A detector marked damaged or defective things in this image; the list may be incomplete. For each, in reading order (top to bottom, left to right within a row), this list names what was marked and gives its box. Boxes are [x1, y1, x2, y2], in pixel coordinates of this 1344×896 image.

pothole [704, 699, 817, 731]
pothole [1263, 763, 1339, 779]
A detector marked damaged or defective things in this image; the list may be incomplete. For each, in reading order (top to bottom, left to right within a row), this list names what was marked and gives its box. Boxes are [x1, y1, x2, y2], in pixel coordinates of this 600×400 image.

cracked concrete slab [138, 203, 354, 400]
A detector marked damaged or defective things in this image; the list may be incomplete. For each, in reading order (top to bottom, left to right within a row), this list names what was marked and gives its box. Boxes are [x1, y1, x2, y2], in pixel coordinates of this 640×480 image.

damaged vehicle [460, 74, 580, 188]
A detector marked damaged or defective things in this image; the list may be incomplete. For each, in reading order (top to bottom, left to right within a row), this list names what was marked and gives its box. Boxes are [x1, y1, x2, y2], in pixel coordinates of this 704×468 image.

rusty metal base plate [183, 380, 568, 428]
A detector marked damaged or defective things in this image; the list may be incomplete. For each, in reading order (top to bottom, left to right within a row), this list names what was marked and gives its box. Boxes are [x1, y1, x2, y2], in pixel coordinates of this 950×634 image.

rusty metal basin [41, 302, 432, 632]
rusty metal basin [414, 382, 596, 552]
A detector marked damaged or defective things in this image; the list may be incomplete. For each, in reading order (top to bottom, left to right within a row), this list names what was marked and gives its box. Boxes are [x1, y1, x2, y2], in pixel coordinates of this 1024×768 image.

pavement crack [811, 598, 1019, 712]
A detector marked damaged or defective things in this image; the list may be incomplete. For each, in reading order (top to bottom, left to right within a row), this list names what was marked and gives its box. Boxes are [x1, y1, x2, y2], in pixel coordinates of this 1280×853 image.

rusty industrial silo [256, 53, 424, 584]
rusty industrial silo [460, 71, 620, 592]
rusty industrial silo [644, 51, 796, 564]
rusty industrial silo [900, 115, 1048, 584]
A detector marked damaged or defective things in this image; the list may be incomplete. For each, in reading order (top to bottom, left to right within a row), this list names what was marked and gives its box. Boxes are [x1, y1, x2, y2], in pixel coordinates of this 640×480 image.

WHAT IS REQUIRED: With no line omitted, copy all the data exactly.

COMPLETED TASK:
A detector marked damaged or defective things in this image; the list may be incomplete. For each, in reading order (top to bottom, left to right within a row), this list names what was marked and gives its box. Boxes are [x1, y1, x2, y2], in pixel coordinates of this 1344×896 image.

pothole [704, 699, 817, 731]
pothole [1263, 763, 1339, 779]
A detector marked damaged or defective things in this image; the list may be incomplete. For each, in reading order (top to bottom, left to right within a row), this list names what was marked and gives its box. Boxes are [x1, y1, x2, y2], in pixel coordinates of this 600×400 image.

cracked concrete slab [138, 203, 354, 400]
A detector marked damaged or defective things in this image; the list may be incomplete. For each, in reading order (top to bottom, left to right within a row), this list names what was marked and gives its box. Boxes are [x1, y1, x2, y2], in pixel coordinates of this 640×480 image.

damaged vehicle [460, 74, 580, 188]
A detector marked damaged or defective things in this image; the list may be incomplete. For each, in reading order (top to bottom, left to right within a row), this list names what was marked and gives its box. Boxes are [x1, y1, x2, y2], in pixel coordinates of this 704×468 image.

rusty metal base plate [183, 380, 568, 428]
A detector marked damaged or defective things in this image; the list may be incomplete. For each, in reading order (top to bottom, left to right within a row), this list names what was marked and gives its box. Boxes are [x1, y1, x2, y2], in pixel coordinates of this 950×634 image.

rusty metal basin [41, 302, 432, 632]
rusty metal basin [414, 382, 596, 552]
A detector marked damaged or defective things in this image; the list may be incomplete. For each, in reading order (top to bottom, left to right within a row), this list names what was marked and gives its box. Boxes are [x1, y1, x2, y2], in pixel coordinates of this 1024×768 image.

pavement crack [811, 598, 1019, 712]
A detector marked damaged or defective things in this image; the list may be incomplete. For each, in reading order (top to bottom, left to right within a row), this list names what was marked and gives its box. Boxes are [x1, y1, x2, y2], in pixel coordinates of this 1280×853 image.

rusty industrial silo [256, 53, 424, 584]
rusty industrial silo [460, 71, 620, 592]
rusty industrial silo [644, 51, 796, 564]
rusty industrial silo [900, 115, 1048, 584]
A detector marked damaged or defective things in this image; the list may be incomplete. For each, in reading order (top to bottom, left to right within a row), this list names what was marked and gives its box. Boxes are [x1, y1, x2, y2], in pixel coordinates of this 640×480 image.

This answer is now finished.